• [The exercise]: Output each entry exactly; skip nothing.

• [Data provided]:
=======
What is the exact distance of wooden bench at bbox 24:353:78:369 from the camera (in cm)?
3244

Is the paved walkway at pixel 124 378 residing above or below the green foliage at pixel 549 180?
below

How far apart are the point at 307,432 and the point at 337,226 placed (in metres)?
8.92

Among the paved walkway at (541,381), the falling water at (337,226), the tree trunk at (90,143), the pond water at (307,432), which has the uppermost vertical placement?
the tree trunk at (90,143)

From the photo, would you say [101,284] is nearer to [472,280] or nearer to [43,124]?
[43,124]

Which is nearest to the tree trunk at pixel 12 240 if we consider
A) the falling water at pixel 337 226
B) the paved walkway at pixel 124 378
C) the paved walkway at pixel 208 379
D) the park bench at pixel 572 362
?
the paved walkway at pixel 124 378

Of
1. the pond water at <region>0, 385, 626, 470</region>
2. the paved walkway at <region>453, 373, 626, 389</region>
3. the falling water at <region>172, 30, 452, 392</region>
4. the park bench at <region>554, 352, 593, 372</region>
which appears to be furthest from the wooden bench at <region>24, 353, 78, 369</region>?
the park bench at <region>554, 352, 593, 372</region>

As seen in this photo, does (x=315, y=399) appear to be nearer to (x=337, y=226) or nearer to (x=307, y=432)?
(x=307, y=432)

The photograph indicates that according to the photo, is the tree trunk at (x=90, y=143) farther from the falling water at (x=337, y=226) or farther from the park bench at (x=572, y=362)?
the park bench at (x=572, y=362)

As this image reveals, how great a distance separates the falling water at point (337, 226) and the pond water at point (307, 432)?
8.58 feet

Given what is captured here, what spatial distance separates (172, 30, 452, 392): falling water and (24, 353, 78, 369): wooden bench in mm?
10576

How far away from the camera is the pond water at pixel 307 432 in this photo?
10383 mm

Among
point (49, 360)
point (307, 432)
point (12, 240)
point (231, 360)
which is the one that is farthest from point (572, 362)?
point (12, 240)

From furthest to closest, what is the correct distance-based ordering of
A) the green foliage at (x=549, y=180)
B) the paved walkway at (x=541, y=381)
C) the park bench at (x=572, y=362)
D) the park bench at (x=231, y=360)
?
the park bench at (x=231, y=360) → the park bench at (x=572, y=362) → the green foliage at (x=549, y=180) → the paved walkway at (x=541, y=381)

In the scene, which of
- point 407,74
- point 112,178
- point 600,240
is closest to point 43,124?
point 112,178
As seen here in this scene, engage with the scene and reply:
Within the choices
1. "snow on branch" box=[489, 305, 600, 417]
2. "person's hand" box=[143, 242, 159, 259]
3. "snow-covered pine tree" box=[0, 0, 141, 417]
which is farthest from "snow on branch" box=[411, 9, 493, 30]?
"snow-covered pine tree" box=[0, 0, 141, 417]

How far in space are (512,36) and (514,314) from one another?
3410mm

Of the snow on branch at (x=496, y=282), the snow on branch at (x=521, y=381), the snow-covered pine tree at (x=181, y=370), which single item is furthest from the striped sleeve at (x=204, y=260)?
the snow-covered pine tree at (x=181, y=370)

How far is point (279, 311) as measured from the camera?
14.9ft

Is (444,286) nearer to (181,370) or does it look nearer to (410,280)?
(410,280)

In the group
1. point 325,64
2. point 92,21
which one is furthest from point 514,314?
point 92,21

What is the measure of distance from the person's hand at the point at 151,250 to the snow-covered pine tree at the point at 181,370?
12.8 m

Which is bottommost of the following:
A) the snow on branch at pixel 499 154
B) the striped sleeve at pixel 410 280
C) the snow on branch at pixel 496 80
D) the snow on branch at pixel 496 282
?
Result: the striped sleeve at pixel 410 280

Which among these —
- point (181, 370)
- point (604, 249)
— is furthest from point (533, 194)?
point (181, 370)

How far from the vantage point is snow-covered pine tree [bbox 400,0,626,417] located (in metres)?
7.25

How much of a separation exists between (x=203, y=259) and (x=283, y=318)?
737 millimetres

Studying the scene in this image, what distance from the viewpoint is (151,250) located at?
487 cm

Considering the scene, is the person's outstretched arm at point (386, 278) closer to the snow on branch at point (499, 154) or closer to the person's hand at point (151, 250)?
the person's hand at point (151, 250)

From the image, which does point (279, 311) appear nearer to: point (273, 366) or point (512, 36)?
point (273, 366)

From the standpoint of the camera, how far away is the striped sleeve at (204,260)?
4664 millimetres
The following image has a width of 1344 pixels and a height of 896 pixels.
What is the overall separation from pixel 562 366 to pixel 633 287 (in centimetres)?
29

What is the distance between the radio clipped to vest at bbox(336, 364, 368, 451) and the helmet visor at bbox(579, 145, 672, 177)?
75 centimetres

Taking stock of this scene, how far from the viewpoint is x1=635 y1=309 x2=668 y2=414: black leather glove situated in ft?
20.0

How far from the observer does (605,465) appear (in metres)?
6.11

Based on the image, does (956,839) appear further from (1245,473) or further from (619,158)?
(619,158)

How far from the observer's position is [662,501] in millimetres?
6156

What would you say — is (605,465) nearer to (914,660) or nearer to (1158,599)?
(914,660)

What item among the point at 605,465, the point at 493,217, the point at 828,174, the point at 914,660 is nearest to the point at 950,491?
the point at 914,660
=======
• [Final result]:
What is the exact distance of wooden bench at bbox 24:353:78:369 from the camera (in cm)?
3244

Is the paved walkway at pixel 124 378 residing above or below the green foliage at pixel 549 180?
below

How far apart are the point at 307,432 and the point at 337,226 placed (in metres)?
8.92

Among the paved walkway at (541,381), the falling water at (337,226), the tree trunk at (90,143), the pond water at (307,432), which has the uppermost vertical placement?
the tree trunk at (90,143)

From the photo, would you say [101,284] is nearer to [472,280] or nearer to [43,124]?
[43,124]

Which is nearest to the tree trunk at pixel 12 240 if we consider
A) the falling water at pixel 337 226
B) the paved walkway at pixel 124 378
C) the paved walkway at pixel 208 379
D) the park bench at pixel 572 362
?
the paved walkway at pixel 124 378

Of
1. the pond water at <region>0, 385, 626, 470</region>
2. the paved walkway at <region>453, 373, 626, 389</region>
3. the falling water at <region>172, 30, 452, 392</region>
4. the park bench at <region>554, 352, 593, 372</region>
which appears to be furthest from the wooden bench at <region>24, 353, 78, 369</region>?
the park bench at <region>554, 352, 593, 372</region>

As seen in this photo, does (x=315, y=399) appear to be nearer to (x=337, y=226) or nearer to (x=307, y=432)?
(x=307, y=432)

The photograph indicates that according to the photo, is the tree trunk at (x=90, y=143) farther from the falling water at (x=337, y=226) or farther from the park bench at (x=572, y=362)?
the park bench at (x=572, y=362)

As this image reveals, how great a distance separates the falling water at point (337, 226) and the pond water at point (307, 432)?
8.58 feet

Given what is captured here, what spatial distance separates (172, 30, 452, 392): falling water and (24, 353, 78, 369): wooden bench in mm?
10576

How far away from the camera is the pond water at pixel 307 432 in this photo?
10383 mm

Among
point (49, 360)
point (307, 432)
point (12, 240)
point (231, 360)
which is the one that is farthest from point (572, 362)?
point (12, 240)

From furthest to closest, what is the correct distance-based ordering of
A) the green foliage at (x=549, y=180)
B) the paved walkway at (x=541, y=381)
C) the park bench at (x=572, y=362)
D) the park bench at (x=231, y=360)
?
the park bench at (x=231, y=360) → the park bench at (x=572, y=362) → the green foliage at (x=549, y=180) → the paved walkway at (x=541, y=381)

In the scene, which of
- point 407,74
- point 112,178
- point 600,240
is closest to point 43,124?
point 112,178
As seen here in this scene, engage with the scene and reply:
Within the choices
1. "snow on branch" box=[489, 305, 600, 417]
2. "person's hand" box=[143, 242, 159, 259]
3. "snow-covered pine tree" box=[0, 0, 141, 417]
which is farthest from "snow on branch" box=[411, 9, 493, 30]?
"snow-covered pine tree" box=[0, 0, 141, 417]

How far in space are (512,36) and (514,314) from one another?
3410mm

Of the snow on branch at (x=496, y=282), the snow on branch at (x=521, y=381), the snow-covered pine tree at (x=181, y=370), which single item is furthest from the striped sleeve at (x=204, y=260)?
the snow-covered pine tree at (x=181, y=370)

How far is point (279, 311) as measured from the camera?
14.9ft

Is (444,286) nearer to (181,370) or does it look nearer to (410,280)?
(410,280)

In the group
1. point 325,64
2. point 92,21
which one is furthest from point 514,314?
point 92,21

What is the measure of distance from the person's hand at the point at 151,250 to the snow-covered pine tree at the point at 181,370?
12.8 m

Which is bottommost of the following:
A) the snow on branch at pixel 499 154
B) the striped sleeve at pixel 410 280
C) the snow on branch at pixel 496 80
D) the snow on branch at pixel 496 282
?
Result: the striped sleeve at pixel 410 280

Which among these —
- point (181, 370)
- point (604, 249)
— is furthest from point (533, 194)?
point (181, 370)

How far from the vantage point is snow-covered pine tree [bbox 400,0,626,417] located (in metres)?
7.25

How much of a separation exists between (x=203, y=259) and (x=283, y=318)?
737 millimetres

Studying the scene in this image, what distance from the viewpoint is (151,250) located at?
487 cm

Considering the scene, is the person's outstretched arm at point (386, 278) closer to the snow on branch at point (499, 154) or closer to the person's hand at point (151, 250)?
the person's hand at point (151, 250)

From the image, which does point (279, 311) appear nearer to: point (273, 366) or point (512, 36)?
point (273, 366)

From the standpoint of the camera, how far away is the striped sleeve at (204,260)?
4664 millimetres
The following image has a width of 1344 pixels and a height of 896 pixels.
What is the overall separation from pixel 562 366 to pixel 633 287 (in centimetres)?
29

What is the distance between the radio clipped to vest at bbox(336, 364, 368, 451) and the helmet visor at bbox(579, 145, 672, 177)?
75 centimetres

Taking stock of this scene, how far from the viewpoint is x1=635 y1=309 x2=668 y2=414: black leather glove situated in ft?
20.0

How far from the observer does (605,465) appear (in metres)?
6.11

Based on the image, does (956,839) appear further from (1245,473) or further from (619,158)?
(619,158)

How far from the observer's position is [662,501] in millimetres?
6156

What would you say — is (605,465) nearer to (914,660) or nearer to (1158,599)?
(914,660)

What item among the point at 605,465, the point at 493,217, the point at 828,174, the point at 914,660 is nearest to the point at 950,491?
the point at 914,660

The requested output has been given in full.